So right away, we can limit the possible regular 4-polytopes {*p, q, r*} to ones where both {*p, q*} and {*q, r*} are regular polyhedra. That is, we can consider: {3, 3, 3}, {3, 3, 4}, {3, 3, 5}, {3, 4, 3}, {4, 3, 3}, {4, 3, 4}, {4, 3, 5}, {3, 5, 3}, {5, 3, 3}, {5, 3, 4}, and {5, 3, 5}, and nothing else.

Now comes a lot of trigonometric rigamarole, too much to go into here but not hard to follow; it’s in Coxeter section 7.7. It leads to Schäfli’s criterion, a necessary (but not sufficient) condition for the existence of a regular polytope in the form of an inequality relating the integers *p, q, r, … y, z*. In particular, in 3 dimensions,

1/*p* + 1/*q* ≥ 1/2

which is satisfied, of course, by all the regular polyhedra (with >) and the one regular 3-honeycomb (with =).
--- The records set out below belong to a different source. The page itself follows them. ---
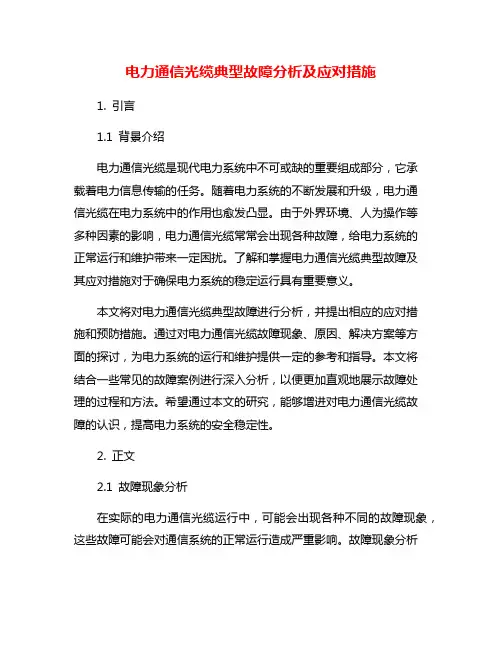 电力通信光缆典型故障分析及应对措施

1. 引言

1.1 背景介绍

电力通信光缆是现代电力系统中不可或缺的重要组成部分，它承载着电力信息传输的任务。随着电力系统的不断发展和升级，电力通信光缆在电力系统中的作用也愈发凸显。由于外界环境、人为操作等多种因素的影响，电力通信光缆常常会出现各种故障，给电力系统的正常运行和维护带来一定困扰。了解和掌握电力通信光缆典型故障及其应对措施对于确保电力系统的稳定运行具有重要意义。

本文将对电力通信光缆典型故障进行分析，并提出相应的应对措施和预防措施。通过对电力通信光缆故障现象、原因、解决方案等方面的探讨，为电力系统的运行和维护提供一定的参考和指导。本文将结合一些常见的故障案例进行深入分析，以便更加直观地展示故障处理的过程和方法。希望通过本文的研究，能够增进对电力通信光缆故障的认识，提高电力系统的安全稳定性。

2. 正文

2.1 故障现象分析

在实际的电力通信光缆运行中，可能会出现各种不同的故障现象，这些故障可能会对通信系统的正常运行造成严重影响。故障现象分析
In 4 dimensions,

sin π/*p* sin π/*r* ≥ cos π/*q*

and in 5 dimensions,

(cos^{2} π/*q*) / (sin^{2} π/*p*) + (cos^{2} π/*r*) / (sin^{2} π/*s*) ≤ 1

So what does this tell us? Using the criterion for 4 dimensions, we find that the allowed polytopes are:

{3, 3, 3}, {3, 3, 4}, {3, 3, 5}, {3, 4, 3}, {4, 3, 3}, and {5, 3, 3}

The allowed honeycomb is:

{4, 3, 4}

The following are eliminated:

{4, 3, 5}, {3, 5, 3}, {5, 3, 4}, and {5, 3, 5}

Then for 5 dimensions we can combine pairs of 4-polytopes and apply the criterion; we get the following allowed polytopes:

{3, 3, 3, 3}, {3, 3, 3, 4}, and {4, 3, 3, 3}

Allowed honeycombs:

{3, 3, 4, 3}, {3, 4, 3, 3}, and {4, 3, 3, 4}

Excluded:

{3, 3, 3, 5}, {4, 3, 3, 5}, {5, 3, 3, 3}, {5, 3, 3, 4}, {5, 3, 3, 5}

But now in 6 dimensions, the only possible polytopes generated by pairs of regular 5-polytopes are:

{3, 3, 3, 3, 3}, {3, 3, 3, 3, 4}, and {4, 3, 3, 3, 3}

and the only regular honeycomb is

{4, 3, 3, 3, 4}.

And clearly in all higher dimensions, all we can get are polytopes {3, …, 3}, {3, …, 4}, and {4, …, 3} and honeycomb {4, …, 4} (where the ellipses are all 3s). The polytopes are respectively simplexes, cross polytopes, and measure polytopes (analogs of tetrahedra, octahedra, and cubes) which are evidently existent in all dimensions. The 4-polytopes {3, 3, 5}, {3, 4, 3}, and {5, 3, 3} have to be constructed to show they exist, and they do. (That’s in Coxeter too, and is the hard part.)

So: the number of regular polytopes in *n* dimensions is:

infinite (*n* = 2)

5 (*n* = 3)

6 (*n* = 4)

3 (*n* ≥ 5)

How boring, to live in a number of dimensions with only 3 regular polytopes!